Work to be completed →
Return every entry exactly as written.

Data provided →
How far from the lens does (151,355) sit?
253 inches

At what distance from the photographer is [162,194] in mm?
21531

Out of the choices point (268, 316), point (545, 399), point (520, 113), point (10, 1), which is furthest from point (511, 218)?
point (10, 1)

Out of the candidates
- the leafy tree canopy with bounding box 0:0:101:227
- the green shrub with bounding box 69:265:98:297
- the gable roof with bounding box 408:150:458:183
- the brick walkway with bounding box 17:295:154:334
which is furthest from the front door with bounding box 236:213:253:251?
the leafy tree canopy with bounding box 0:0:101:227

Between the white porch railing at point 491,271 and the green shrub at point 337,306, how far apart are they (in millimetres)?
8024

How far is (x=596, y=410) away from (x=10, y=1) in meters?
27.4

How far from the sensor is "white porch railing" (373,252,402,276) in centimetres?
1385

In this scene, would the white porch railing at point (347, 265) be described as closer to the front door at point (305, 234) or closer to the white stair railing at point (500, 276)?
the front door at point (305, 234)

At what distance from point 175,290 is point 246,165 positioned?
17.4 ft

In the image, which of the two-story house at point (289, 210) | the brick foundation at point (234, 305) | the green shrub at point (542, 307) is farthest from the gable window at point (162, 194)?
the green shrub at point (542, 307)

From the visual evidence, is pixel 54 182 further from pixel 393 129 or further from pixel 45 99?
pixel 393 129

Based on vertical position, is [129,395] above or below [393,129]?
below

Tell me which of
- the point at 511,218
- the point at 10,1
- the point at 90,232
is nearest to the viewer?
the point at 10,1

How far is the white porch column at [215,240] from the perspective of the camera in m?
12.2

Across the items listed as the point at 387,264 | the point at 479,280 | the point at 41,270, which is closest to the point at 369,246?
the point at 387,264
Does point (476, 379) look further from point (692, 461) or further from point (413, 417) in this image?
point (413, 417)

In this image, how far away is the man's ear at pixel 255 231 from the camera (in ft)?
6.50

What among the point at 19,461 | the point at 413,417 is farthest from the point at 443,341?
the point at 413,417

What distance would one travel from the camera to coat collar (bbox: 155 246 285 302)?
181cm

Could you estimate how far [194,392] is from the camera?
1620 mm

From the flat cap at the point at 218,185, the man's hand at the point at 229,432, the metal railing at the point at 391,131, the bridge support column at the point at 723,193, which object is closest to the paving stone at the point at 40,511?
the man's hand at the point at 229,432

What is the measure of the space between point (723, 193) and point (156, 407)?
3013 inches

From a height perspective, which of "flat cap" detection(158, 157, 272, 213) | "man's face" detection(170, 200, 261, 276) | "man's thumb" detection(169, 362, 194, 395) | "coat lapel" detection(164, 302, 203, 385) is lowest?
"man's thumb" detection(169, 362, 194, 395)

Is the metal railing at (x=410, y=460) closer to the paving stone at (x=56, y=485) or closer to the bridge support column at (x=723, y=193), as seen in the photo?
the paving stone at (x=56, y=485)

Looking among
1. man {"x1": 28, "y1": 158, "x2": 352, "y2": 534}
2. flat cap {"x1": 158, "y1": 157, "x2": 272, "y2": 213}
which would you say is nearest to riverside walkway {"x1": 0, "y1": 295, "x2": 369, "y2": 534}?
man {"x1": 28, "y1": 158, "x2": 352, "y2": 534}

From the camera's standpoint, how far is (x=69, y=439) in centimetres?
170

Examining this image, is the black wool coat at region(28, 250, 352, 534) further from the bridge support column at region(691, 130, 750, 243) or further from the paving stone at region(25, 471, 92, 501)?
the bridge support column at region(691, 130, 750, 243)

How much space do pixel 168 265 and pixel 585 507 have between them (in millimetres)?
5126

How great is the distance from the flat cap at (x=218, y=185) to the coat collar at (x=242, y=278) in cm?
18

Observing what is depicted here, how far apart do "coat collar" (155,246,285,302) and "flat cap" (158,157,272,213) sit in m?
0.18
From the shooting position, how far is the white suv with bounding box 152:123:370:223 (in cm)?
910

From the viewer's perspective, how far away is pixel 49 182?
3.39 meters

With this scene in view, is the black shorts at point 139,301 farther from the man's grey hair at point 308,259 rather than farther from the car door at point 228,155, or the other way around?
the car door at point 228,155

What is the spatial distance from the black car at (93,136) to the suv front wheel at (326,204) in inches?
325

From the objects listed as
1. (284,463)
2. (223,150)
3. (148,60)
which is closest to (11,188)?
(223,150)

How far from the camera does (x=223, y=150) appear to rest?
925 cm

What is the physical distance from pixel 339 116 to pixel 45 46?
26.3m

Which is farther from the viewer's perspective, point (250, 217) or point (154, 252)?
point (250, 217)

Solution to the exercise →
How far from the lens does (151,355) sit?
253 inches

At what distance from the photographer is [162,194] in mm?
21531

Out of the choices point (268, 316), point (545, 399), point (520, 113), point (10, 1), which is furthest from point (511, 218)?
point (10, 1)

Out of the candidates
- the leafy tree canopy with bounding box 0:0:101:227
- the green shrub with bounding box 69:265:98:297
- the gable roof with bounding box 408:150:458:183
- the brick walkway with bounding box 17:295:154:334
which is furthest from the front door with bounding box 236:213:253:251?
the leafy tree canopy with bounding box 0:0:101:227

Between the white porch railing at point 491,271 and the green shrub at point 337,306, how far apart are they (in millimetres)?
8024

How far is (x=596, y=410) away from (x=10, y=1) in meters?
27.4

How far from the sensor is "white porch railing" (373,252,402,276) in centimetres?
1385

In this scene, would the white porch railing at point (347, 265) be described as closer to the front door at point (305, 234) or closer to the white stair railing at point (500, 276)?
the front door at point (305, 234)

At what distance from point 175,290 is point 246,165 positioned?
17.4 ft

In the image, which of the two-story house at point (289, 210) | the brick foundation at point (234, 305) | the green shrub at point (542, 307) is farthest from the gable window at point (162, 194)?
the green shrub at point (542, 307)

From the visual evidence, is pixel 54 182 further from pixel 393 129 or further from pixel 45 99?
pixel 393 129

Based on vertical position, is [129,395] above or below [393,129]?
below

Tell me which of
- the point at 511,218
- the point at 10,1
- the point at 90,232
is nearest to the viewer?
the point at 10,1

How far is the white porch column at [215,240] from the perspective of the camera in m?
12.2

Across the items listed as the point at 387,264 | the point at 479,280 | the point at 41,270, which is closest to the point at 369,246?
the point at 387,264
Does point (476, 379) look further from point (692, 461) or further from point (413, 417) in this image?
point (413, 417)

In this image, how far away is the man's ear at pixel 255 231 from the camera (in ft)?
6.50

What among the point at 19,461 | the point at 413,417 is farthest from the point at 443,341?
the point at 413,417

What distance would one travel from the camera to coat collar (bbox: 155 246 285 302)?
181cm

Could you estimate how far [194,392] is from the camera?
1620 mm

From the flat cap at the point at 218,185, the man's hand at the point at 229,432, the metal railing at the point at 391,131, the bridge support column at the point at 723,193, which object is closest to the paving stone at the point at 40,511?
the man's hand at the point at 229,432

What is the measure of the space between point (723, 193) and point (156, 407)?
3013 inches

From a height perspective, which of "flat cap" detection(158, 157, 272, 213) | "man's face" detection(170, 200, 261, 276) | "man's thumb" detection(169, 362, 194, 395) | "coat lapel" detection(164, 302, 203, 385) is lowest?
"man's thumb" detection(169, 362, 194, 395)

Is the metal railing at (x=410, y=460) closer to the paving stone at (x=56, y=485) or closer to the bridge support column at (x=723, y=193), as seen in the photo?
the paving stone at (x=56, y=485)

Looking among
1. man {"x1": 28, "y1": 158, "x2": 352, "y2": 534}
2. flat cap {"x1": 158, "y1": 157, "x2": 272, "y2": 213}
which would you say is nearest to riverside walkway {"x1": 0, "y1": 295, "x2": 369, "y2": 534}?
man {"x1": 28, "y1": 158, "x2": 352, "y2": 534}

From the camera's standpoint, how far is (x=69, y=439) in centimetres?
170

Examining this image, is the black wool coat at region(28, 250, 352, 534) further from the bridge support column at region(691, 130, 750, 243) or further from the paving stone at region(25, 471, 92, 501)?
the bridge support column at region(691, 130, 750, 243)

How much space do pixel 168 265 and pixel 585 507 have between them (in millimetres)?
5126

How great is the distance from the flat cap at (x=218, y=185) to the coat collar at (x=242, y=278) in cm?
18

Observing what is depicted here, how far apart do "coat collar" (155,246,285,302) and "flat cap" (158,157,272,213) sit in m?
0.18
From the shooting position, how far is the white suv with bounding box 152:123:370:223 (in cm)?
910

From the viewer's perspective, how far away is pixel 49 182?
3.39 meters

With this scene in view, is the black shorts at point 139,301 farther from the man's grey hair at point 308,259 rather than farther from the car door at point 228,155, or the other way around?
the car door at point 228,155

What is the spatial distance from the black car at (93,136) to the suv front wheel at (326,204) in inches?
325

From the objects listed as
1. (284,463)
2. (223,150)
3. (148,60)
which is closest to (11,188)?
(223,150)

How far from the camera does (x=223, y=150) appear to rest?
925 cm

What is the physical distance from pixel 339 116 to pixel 45 46?
26.3m

Which is farther from the viewer's perspective, point (250, 217) or point (154, 252)?
point (250, 217)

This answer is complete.